## [INDICACIÓN A]
Enumera todas las citas del extracto que van seguidas de la referencia «(VC, 23)».
## [INDICACIÓN B]
Transcribe el pasaje del extracto que comienza con «Estamos en el» y continúa hasta «la vida consagrada.».

La Exhortación apostólica quiere así ayudarnos a redescubrir y a resituar la cruz en el lugar que le corresponde en la vida consagrada, para que sea testigo de la fuerza de la resurrección en las diversas cruces, para que haga resplandecer la belleza divina allí donde la mirada humana sólo ve fealdad y dolor, para que siga siendo, una y otra vez, manifestación de la sobreabundante fuerza de Dios en la debilidad de la criatura humana.

2. En la cruz el Hijo manifiesta su realidad de Hijo

a) La Exhortación, fijándose en la cruz, ve que no sólo nos dice: «Así ha amado Dios al mundo», sino también: «Así el Hijo ha amado al Padre». Lo ha amado mediante su entrega a la persona y a la voluntad del Padre y mediante su fidelidad incondicional a su misión hasta la muerte. Si en la Transfiguración se subrayaba principalmente el don de Dios —el Dios que se manifiesta—, aquí, en la cruz, se destaca en primer lugar la respuesta del Hijo al amor de Dios, la respuesta de amor del hombre al Amor de Dios.

Estamos en el centro de la perspectiva propia de san Juan: la cruz es la suprema revelación del amor del Padre y simultáneamente la suprema revelación del amor del Hijo. Si la Exhortación apostólica se detiene,en este icono, en el segundo aspecto, es porque quiere hacernos notar que a todo don debe corresponder un compromiso, y a todo gesto de amor una respuesta de amor. La respuesta de amor, particularmente radical, es, en efecto, uno de los principales compromisos de la vida consagrada.

b) Al amor sin límites del Padre corresponde el amor sin límites del Hijo. El Hijo ama de tal manera al Padre que da la vida por ese amor total y totalizante, mediante un amor virginal incondicionado, un amor indiviso, un amor absoluto y trascendente. «Tu amor vale más que la vida», dice Jesús en la cruz; este amor vale más que cualquier otra realidad, que cualquier otra criatura: «su amor virginal por el Padre y por todos los hombres alcanzará allí su máxima expresión» (VC, 23).

El Hijo considera que el Padre es, tan nítidamente, la fuente de todo bien y de su mismo ser que pierde de hecho su vida para no separarse de la fuente del ser. Se queda sin ninguna cosa creada para no perder la fuente increada y perenne del ser: «su pobreza llegará al despojo de todo» (VC, 23).

El Hijo está tan convencido de que la vida consiste en cumplir la voluntad del Padre que pierde «esta vida» con tal de no separarse de la Vida que viene del Padre: «su obediencia llegará hasta la entrega de la vida» (VC, 23).

## [MATERIAL PROPORCIONADO]

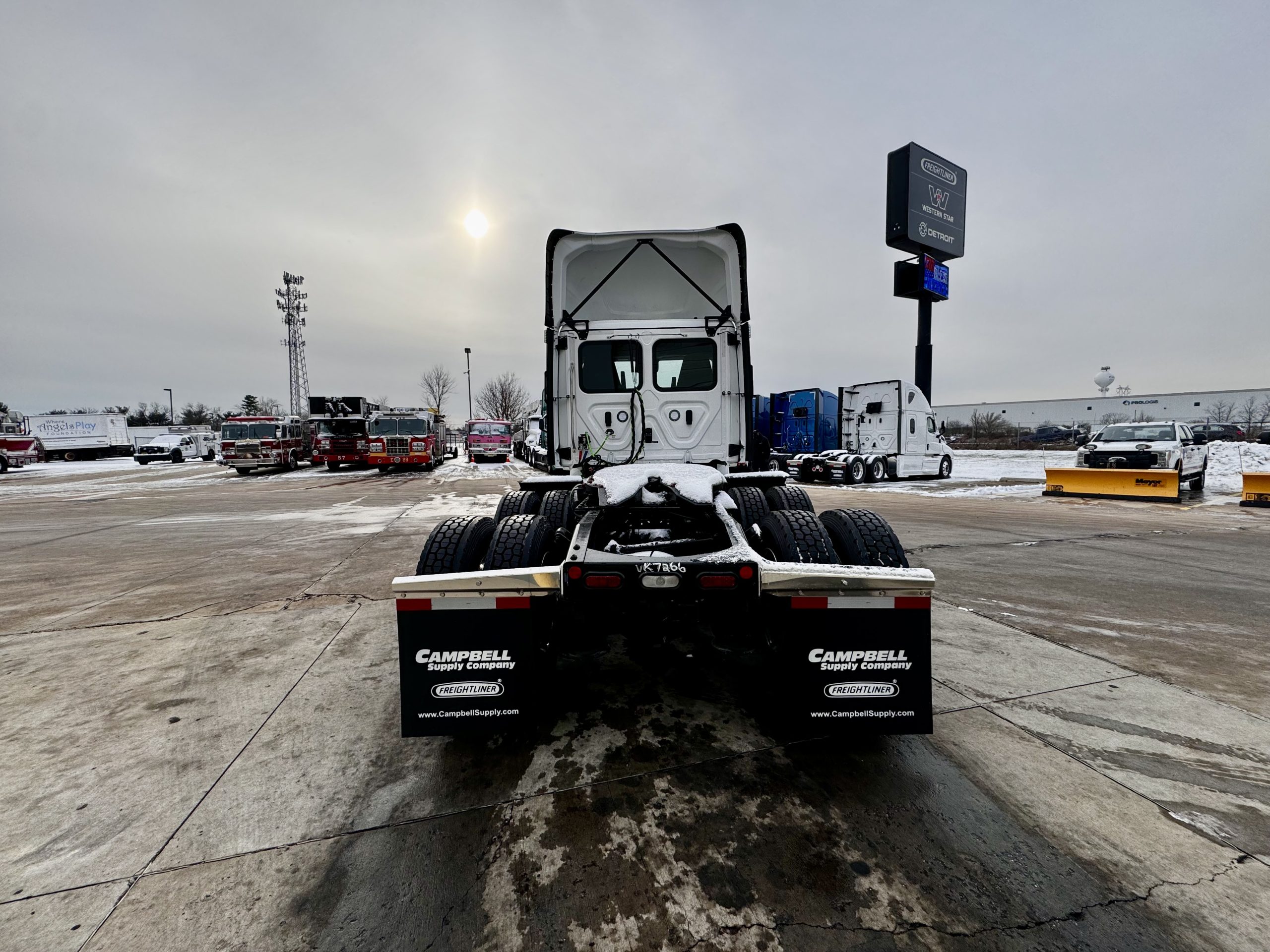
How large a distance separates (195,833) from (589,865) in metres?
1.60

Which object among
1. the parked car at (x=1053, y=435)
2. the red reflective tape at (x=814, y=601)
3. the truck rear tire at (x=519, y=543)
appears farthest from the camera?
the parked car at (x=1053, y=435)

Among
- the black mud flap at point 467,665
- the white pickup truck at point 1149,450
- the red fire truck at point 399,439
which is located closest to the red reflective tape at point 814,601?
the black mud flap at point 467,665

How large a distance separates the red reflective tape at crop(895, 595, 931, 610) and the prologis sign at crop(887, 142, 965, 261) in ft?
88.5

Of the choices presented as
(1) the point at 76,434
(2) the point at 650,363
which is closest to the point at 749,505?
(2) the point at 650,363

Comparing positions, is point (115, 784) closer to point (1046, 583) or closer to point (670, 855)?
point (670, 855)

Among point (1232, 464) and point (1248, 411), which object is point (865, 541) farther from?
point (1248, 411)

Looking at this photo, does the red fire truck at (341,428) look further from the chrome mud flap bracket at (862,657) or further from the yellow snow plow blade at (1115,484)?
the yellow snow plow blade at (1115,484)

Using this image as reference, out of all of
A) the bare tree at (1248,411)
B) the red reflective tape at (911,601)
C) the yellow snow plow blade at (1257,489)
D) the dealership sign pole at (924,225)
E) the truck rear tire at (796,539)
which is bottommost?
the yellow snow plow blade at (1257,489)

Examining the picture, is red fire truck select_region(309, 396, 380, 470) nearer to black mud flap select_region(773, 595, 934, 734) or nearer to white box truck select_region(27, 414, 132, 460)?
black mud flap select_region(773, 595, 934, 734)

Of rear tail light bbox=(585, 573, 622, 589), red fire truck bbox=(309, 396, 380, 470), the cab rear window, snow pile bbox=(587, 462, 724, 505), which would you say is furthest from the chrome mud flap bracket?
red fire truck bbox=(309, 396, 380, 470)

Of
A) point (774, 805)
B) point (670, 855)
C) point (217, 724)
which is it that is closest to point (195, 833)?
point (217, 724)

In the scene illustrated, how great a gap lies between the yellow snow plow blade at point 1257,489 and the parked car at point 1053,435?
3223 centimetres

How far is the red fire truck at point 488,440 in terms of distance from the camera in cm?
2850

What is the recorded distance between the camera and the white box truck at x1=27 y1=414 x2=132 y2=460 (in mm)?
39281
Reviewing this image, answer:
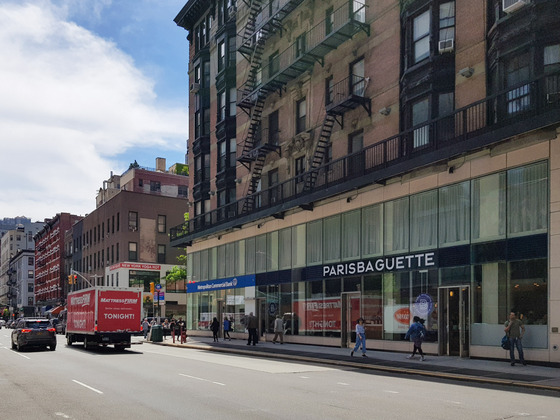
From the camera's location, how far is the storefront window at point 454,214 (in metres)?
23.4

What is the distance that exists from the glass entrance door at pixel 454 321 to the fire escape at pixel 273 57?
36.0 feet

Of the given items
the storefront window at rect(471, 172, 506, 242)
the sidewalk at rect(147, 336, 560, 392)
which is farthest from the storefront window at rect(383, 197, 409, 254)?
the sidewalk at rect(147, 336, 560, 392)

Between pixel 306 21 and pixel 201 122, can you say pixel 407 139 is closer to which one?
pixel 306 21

## [RESULTADO A]
- «su amor virginal por el Padre y por todos los hombres alcanzará allí su máxima expresión»
- «su pobreza llegará al despojo de todo»
- «su obediencia llegará hasta la entrega de la vida»

## [RESULTADO B]
Estamos en el centro de la perspectiva propia de san Juan: la cruz es la suprema revelación del amor del Padre y simultáneamente la suprema revelación del amor del Hijo. Si la Exhortación apostólica se detiene,en este icono, en el segundo aspecto, es porque quiere hacernos notar que a todo don debe corresponder un compromiso, y a todo gesto de amor una respuesta de amor. La respuesta de amor, particularmente radical, es, en efecto, uno de los principales compromisos de la vida consagrada.